In order to support the large amount of mappings caused by guard slabs and large allocation guard regions, the `vm.max_map_count` sysctl is increased as part of package installation to `1048576` in `/etc/sysctl.d/hardened_malloc.conf`. You'll need to run `sysctl -p /etc/sysctl.d/hardened_malloc.conf` for this change to take effect without a reboot. Incidentally, [Fedora 39 made the same change](https://fedoraproject.org/wiki/Changes/IncreaseVmMaxMapCount), so it's not an exotic configuration.
The package ships 2 builds of `hardened_malloc`, the regular variant, which is located at `/usr/lib64/libhardened_malloc.so` and can be preloaded using the `hardened_malloc_preload.sh` script, and the light variant, which is located at `/usr/lib64/libhardened_malloc-light.so` and can be preloaded using the `hardened_malloc_light_preload.sh` script.
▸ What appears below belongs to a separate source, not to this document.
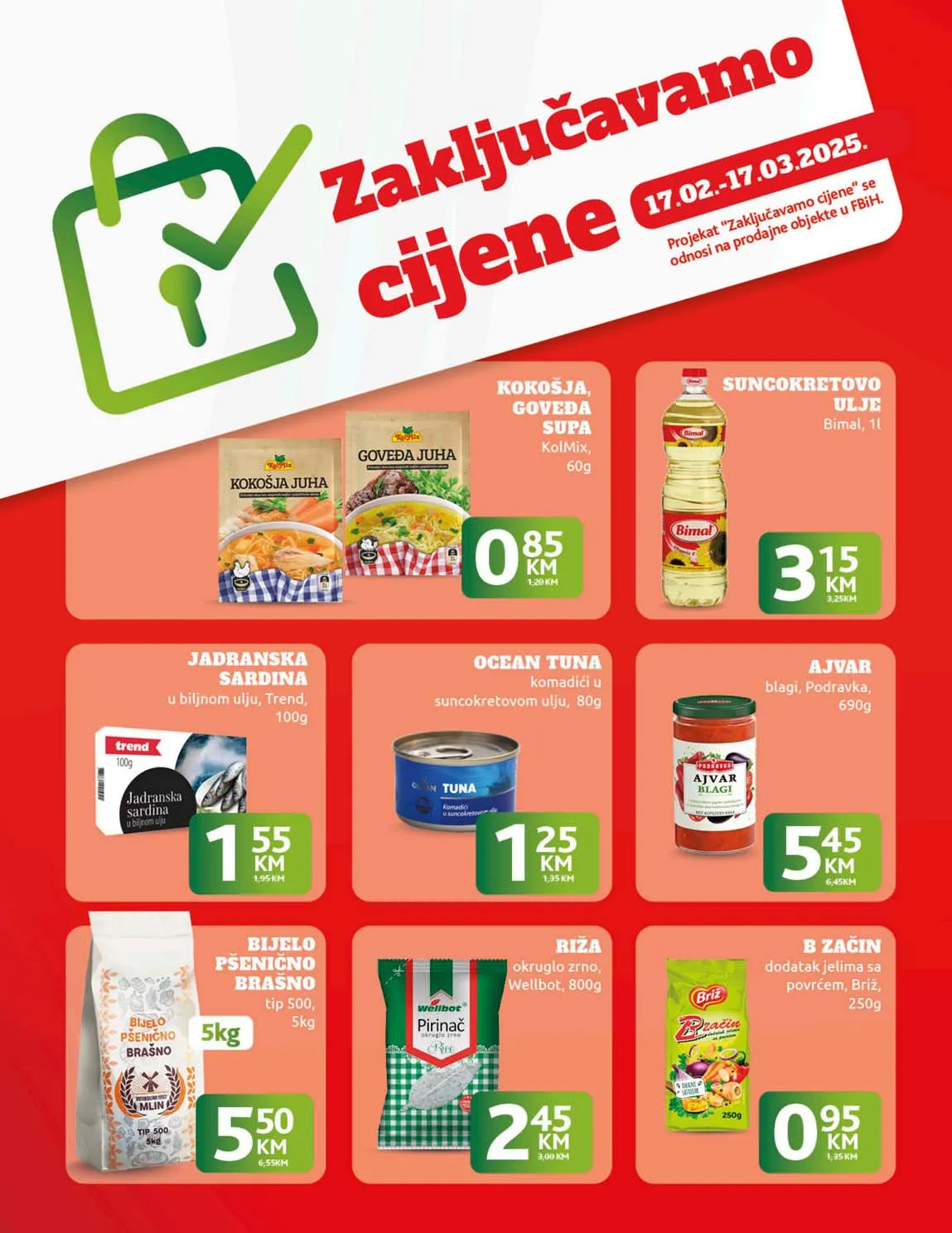 Konzum i mercator katalozi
The preload scripts add the relevant library to `LD_PRELOAD` and then load the desired binary, as shown in the following example: `hardened_malloc_preload.sh cat /proc/self/maps`.
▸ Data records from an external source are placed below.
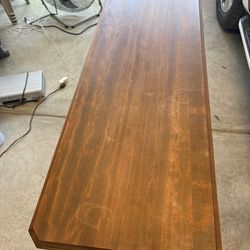 Solid Wood Console/Entry Way Table
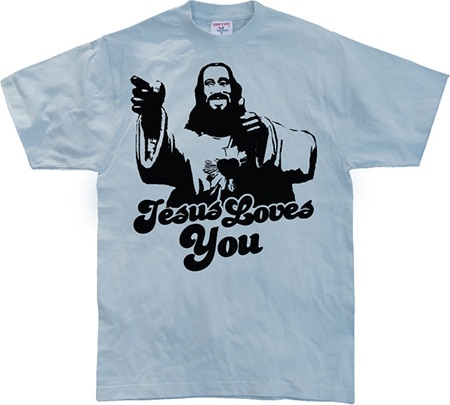Läs mer om Jesus Loves You!, T-Shirt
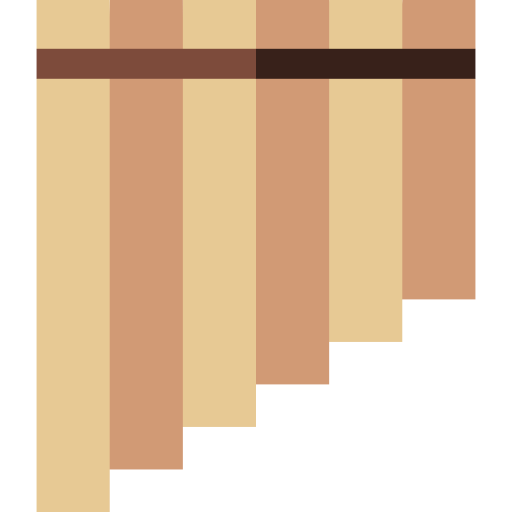 Zampona Basic Straight Flat icono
Users may choose to set an OS-wide `LD_PRELOAD` with `hardened_malloc`. This can be done by adding the desired library, for example, `/usr/lib64/libhardened_malloc.so`, into your `/etc/ld.so.preload`. Be aware that for applications where `AT_SECURE` is set, this approach will not work.
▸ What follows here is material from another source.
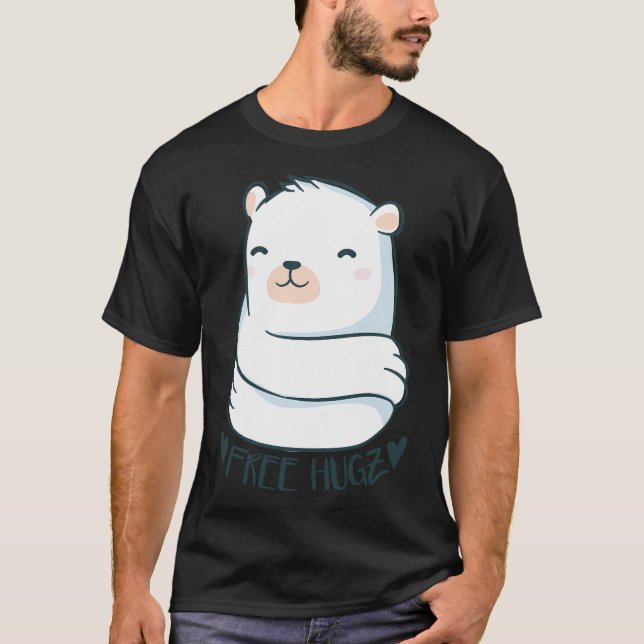 Kawaii Bear T-Shirt (Front)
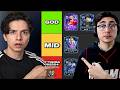 La TIERLIST DEFINITIVA de TOTS con FRAFILTER!!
It is suggested that if you wish to deploy `hardened_malloc` systemwide, that you deploy it in your `LD_PRELOAD` with the normal variant globally, and then for applications which are performance sensitive, or which fail with the normal variant, try them individually with the light variant using the preload script or by setting `LD_PRELOAD` within a systemd service namespace. If that does not resolve your issue, try disabling `hardened_malloc` by running the program in its own systemd service namespace.
As with all infrastructure changes, ensure you test in your staging environment extensively before deploying into production. Many packages and projects suffer from memory corruption bugs, which when running under glibc are not encountered during operation, but which `hardened_malloc` uncovers. Some applications may crash during usage, completely break, or break when running with certain configurations. Bugs in packages are typically a result of upstream project bugs, and should be reported there. In some cases these bugs are fixed in later versions in the upstream project, in which case the bug is an issue with Rocky Linux, and should be reported to Rocky Linux and its upstream distribution, so that the patch may be included.
By nature of relying on `LD_PRELOAD`, if you have EDR software on your server, it may falsely send alerts when using `hardened_malloc`. If it doesn't, your EDR is probably terrible or misconfigured.